How deeply you choose to go into the consciousness of your financial choices is really up to you. Some people say that a vegetarian is somebody who eats fish, and there are those who say that a vegetarian should have nothing to do with flesh, including not wearing leather shoes, or not tolerating latex in their rubber bands because it’s taking the life force of a tree.
You get to make choices, and you either live with the upset or the joy that comes from that decision. There will always be somebody who goes further out on the limb than you do. There will always be somebody who does not go as far as you do. You will judge yourself as better or worse because of that, and you will act based on your judgment of yourself.
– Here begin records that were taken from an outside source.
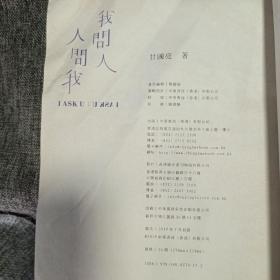 瑕疵书，褶皱见图丨香港中华书局版  甘国亮《我問人  人問我》（锁线胶订）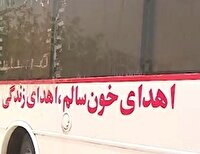 استقبال از پویش نذر خون در سیستان و بلوچستان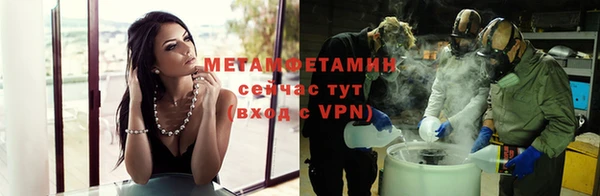 спайс Михайловка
That’s not what it’s about.
What it’s about is doing the best you can, where you are, with what you have at the time, and coming to a place in your “impeccable” life where you are on to you. Ideally, that will be in the space between where the Intent becomes an actual Thought. If not there, where the Thought becomes a Word. If not there, at least before it becomes a Deed. It’s all about choices, and you won’t get me to say, “This one is the right one for everyone. And this one is the wrong one for everyone.”
Are there karmic implications? What’s meant is “Are there negative karmic implications?” There is karma—cause and effect—for everything you do. Forget tossing rocks into a pond; just spit in the pond and you’ll make ripples. It’s about choices. It’s about what you know.
The reality of it is, you know when you’re not doing your best. It doesn’t require my saying, “You must have twelve good thoughts in a row before you can say you’re a good person.” The more you resist knowing what your best is—and resistance is a function of fear—the more you fear knowing because you fear failing, you will repeatedly be given opportunities in every other area of your life to fail so that you’ll get over that fear. That’s karma.